I think eye rolling in church might be inappropriate.
But I’ve done it my whole life—if not outwardly, inwardly.
Confession: Until recently, the two concepts of “God” and “Father” did not mesh well in my mind. A local preacher I know used to—and perhaps still does, but thankfully I don’t know—insert “dear Fathuh” every 12-15 words during his prayers, or maybe “Fathuh God.”
Why the disdain? There are plenty of references in the Bible to God as our Father. Of course, there are multiple other analogies and metaphors as well, but why should this one feel so ingratiating?
It’s hard to explain to people who have dads like John Egan, a family friend of ours who passed away a few years ago. He was the ultimate family man. Served on the school board. Always there for his family. Cracked jokes in his recliner, complimented his beautiful wife often, and barked at anyone who called the house after 9 p.m. Would definitely have taken a bullet for anyone in his family on any occasion. Took care of business.
Or take George Woolf, for instance, who also moved on to heaven a few years ago. Best hugger in the world. Spiritual in a quiet, no-frills kind of way. Fun to the core. Always up for a new adventure with his wife and three daughters. Not afraid to take risks, and not afraid to deviate from the status quo if it meant being happy.
Or Mickey Jones, maybe. Married to the love of his life for several decades. Leads musical worship in a way that makes me cry every single time I’m lucky enough to be part of it. Passed on his passion for God to his two daughters, who are passing it on to their five children. Pays the bills, but more importantly, prays, laughs, and leads.
My dad wasn’t much like John Egan, George Woolf, or Mickey Jones. He struggled with addiction almost all of my life. He either wasn’t around or was temporarily a whirlwind of fun. The problem was that I never knew when That Fun Guy was going to disappear again. I wasted a lot of wishes on chicken bones over my dad, hoping he’d rejoin our family. I hosted many pity parties for myself because he never did.
To sit in church and have GOD, the Creator of everything beautiful, the Lover of my soul, the Redeemer of my life, the Light that cut through the blackest darkness to find me, the Peace that replaced quarter sacks of weed—to have that God compared to “father” felt a little sacrilegious to me.

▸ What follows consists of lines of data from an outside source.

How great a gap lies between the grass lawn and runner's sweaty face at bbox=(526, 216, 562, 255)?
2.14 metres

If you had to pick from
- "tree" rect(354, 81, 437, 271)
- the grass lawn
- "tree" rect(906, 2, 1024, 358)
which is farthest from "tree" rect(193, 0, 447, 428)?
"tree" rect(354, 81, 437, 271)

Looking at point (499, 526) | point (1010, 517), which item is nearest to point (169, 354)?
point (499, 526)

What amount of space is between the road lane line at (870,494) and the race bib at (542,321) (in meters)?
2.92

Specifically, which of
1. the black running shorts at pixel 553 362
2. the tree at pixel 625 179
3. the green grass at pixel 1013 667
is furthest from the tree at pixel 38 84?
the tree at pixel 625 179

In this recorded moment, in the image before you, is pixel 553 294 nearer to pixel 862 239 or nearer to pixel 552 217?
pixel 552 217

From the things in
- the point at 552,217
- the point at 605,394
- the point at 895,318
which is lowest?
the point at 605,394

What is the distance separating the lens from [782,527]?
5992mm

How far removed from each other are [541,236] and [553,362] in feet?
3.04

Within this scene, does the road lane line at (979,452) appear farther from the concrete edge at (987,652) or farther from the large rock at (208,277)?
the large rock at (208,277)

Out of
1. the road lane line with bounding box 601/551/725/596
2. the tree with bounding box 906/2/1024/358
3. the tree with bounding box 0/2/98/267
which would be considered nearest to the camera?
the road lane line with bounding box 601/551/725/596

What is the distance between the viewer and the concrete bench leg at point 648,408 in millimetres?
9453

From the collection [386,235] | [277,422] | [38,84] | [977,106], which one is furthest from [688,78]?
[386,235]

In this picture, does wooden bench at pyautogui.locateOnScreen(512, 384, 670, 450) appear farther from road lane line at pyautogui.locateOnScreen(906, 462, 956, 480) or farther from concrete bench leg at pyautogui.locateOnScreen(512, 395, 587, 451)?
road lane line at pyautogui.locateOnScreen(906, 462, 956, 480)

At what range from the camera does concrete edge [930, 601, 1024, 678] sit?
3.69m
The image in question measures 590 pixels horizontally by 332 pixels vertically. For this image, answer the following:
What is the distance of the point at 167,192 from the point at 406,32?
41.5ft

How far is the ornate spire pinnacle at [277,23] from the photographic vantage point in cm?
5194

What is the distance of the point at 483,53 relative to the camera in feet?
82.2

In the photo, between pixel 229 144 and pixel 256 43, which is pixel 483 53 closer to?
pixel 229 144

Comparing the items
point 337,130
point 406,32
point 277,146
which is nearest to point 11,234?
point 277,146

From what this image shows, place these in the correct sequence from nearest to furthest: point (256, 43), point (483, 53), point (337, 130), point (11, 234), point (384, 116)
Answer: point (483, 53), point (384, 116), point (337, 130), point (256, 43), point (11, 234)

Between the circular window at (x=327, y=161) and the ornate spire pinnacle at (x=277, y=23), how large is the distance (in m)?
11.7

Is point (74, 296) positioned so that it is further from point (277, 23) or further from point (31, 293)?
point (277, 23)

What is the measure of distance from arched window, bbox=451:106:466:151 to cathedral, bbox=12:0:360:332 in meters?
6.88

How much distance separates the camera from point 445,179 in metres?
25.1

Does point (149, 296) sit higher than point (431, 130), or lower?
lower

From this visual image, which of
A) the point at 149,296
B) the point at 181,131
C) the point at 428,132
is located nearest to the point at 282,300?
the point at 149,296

Let me make myself clear—I have a wonderful stepdad, and as the years go by, we continue to
grow closer. He wasn’t very emotionally available when I was growing up, but as a former stepmom myself, I can cut him some slack for that now. Step parenting is tough—anyone who’s done it is nodding in agreement while reading this. And my dad was not the worst dad ever. My dad never abused me. My dad always told me he loved me and still does. His addiction just kept him from being the kind of dad I know he could have been. And it left me with a cynical perspective when it came to the father/God comparison.
I wanted a John Egan dad. I wanted a George Woolf dad. I wanted a Mickey Jones dad.
But God knew better.
He gave me just what I needed. He knows me, and He knows that due to my stubborn, controlling, and independent nature, He’d need to take the Father role into his own hands. Maybe He held back what He knew I’d never find in Him if He gave it to me any other way. Maybe He knew that someday, I’d need two dads in my life who have been total wrecks from time to time because I am often a total wreck, too. He might have known that I’d need to watch Him give them both countless chances at redemption because I’d someday need multiple opportunities to get it right myself. Maybe He knew that if I watched them grow into strong, spiritual people, I’d believe in His ability to carry me when I floundered, felt like I could not continue, and take me where I needed to go safely.
He is my Dad, after all. That’s what dads do.